— begin —

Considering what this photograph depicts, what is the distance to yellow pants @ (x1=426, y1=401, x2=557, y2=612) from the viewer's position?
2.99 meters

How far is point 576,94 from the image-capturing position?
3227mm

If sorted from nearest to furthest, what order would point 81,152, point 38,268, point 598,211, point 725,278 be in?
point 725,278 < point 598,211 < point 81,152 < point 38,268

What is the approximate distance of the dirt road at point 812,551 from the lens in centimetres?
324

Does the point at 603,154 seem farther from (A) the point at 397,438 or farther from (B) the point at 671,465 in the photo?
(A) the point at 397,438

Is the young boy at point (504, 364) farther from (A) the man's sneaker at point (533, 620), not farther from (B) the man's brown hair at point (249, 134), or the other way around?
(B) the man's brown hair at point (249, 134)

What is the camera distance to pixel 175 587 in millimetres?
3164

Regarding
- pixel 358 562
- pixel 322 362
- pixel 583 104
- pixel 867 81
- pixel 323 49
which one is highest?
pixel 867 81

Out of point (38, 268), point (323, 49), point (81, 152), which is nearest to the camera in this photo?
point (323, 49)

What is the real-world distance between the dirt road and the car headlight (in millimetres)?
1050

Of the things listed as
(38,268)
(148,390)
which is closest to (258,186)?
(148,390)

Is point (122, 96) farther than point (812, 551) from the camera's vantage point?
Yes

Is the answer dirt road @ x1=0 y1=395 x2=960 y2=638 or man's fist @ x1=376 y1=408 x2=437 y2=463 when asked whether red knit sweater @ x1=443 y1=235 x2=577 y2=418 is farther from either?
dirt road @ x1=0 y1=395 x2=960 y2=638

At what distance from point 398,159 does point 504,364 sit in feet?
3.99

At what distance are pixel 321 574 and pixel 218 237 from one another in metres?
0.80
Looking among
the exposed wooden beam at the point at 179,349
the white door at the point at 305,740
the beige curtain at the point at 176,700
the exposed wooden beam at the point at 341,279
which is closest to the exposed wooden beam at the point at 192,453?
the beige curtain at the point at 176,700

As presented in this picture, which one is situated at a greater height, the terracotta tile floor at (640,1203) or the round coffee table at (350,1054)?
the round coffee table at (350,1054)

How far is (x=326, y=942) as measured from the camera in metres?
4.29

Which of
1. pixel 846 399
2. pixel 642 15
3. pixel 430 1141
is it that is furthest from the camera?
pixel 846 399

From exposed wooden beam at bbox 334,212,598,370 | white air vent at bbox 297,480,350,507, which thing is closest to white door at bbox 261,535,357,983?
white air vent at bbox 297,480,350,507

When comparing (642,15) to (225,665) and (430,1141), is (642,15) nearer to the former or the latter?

— end —
— begin —

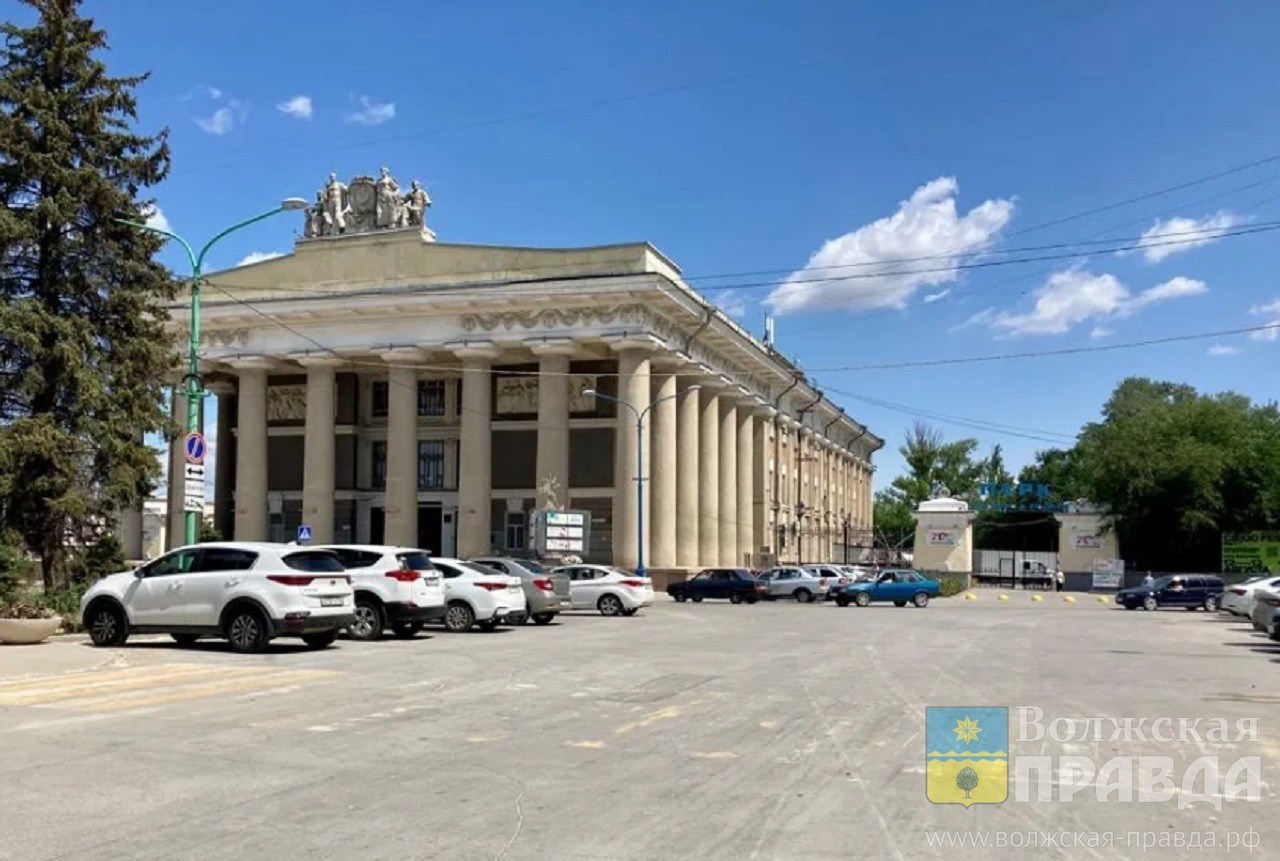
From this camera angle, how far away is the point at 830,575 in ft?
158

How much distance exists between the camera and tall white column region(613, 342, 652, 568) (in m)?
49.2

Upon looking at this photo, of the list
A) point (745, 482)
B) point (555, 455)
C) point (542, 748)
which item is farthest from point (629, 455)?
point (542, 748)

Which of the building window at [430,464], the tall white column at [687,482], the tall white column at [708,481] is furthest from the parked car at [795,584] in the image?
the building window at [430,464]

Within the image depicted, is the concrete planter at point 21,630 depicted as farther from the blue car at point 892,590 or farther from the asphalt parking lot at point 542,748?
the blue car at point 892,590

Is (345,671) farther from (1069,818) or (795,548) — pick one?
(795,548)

— end —
— begin —

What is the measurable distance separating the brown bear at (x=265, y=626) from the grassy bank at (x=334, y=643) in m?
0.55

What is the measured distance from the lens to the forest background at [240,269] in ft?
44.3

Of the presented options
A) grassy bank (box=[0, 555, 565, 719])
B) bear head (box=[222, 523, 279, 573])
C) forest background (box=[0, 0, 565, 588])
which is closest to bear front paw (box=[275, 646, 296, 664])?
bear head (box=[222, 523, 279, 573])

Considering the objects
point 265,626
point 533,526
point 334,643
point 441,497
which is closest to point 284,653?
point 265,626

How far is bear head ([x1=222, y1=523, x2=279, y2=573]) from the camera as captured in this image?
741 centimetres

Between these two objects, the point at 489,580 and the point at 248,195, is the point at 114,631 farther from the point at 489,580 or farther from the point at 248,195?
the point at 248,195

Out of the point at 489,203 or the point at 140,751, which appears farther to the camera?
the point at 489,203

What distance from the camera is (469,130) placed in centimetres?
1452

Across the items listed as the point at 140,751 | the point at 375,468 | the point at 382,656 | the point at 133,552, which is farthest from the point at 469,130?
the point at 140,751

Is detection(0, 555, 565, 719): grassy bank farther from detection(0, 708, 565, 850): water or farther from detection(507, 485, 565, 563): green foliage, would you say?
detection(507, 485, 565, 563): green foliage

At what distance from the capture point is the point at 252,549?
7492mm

— end —

[PROBLEM TO SOLVE]: Copy out the lines from the one containing "How far is bear" up to and including the one containing "741 centimetres", word for word.

[PROBLEM SOLUTION]:
How far is bear head ([x1=222, y1=523, x2=279, y2=573]) from the camera as captured in this image?
741 centimetres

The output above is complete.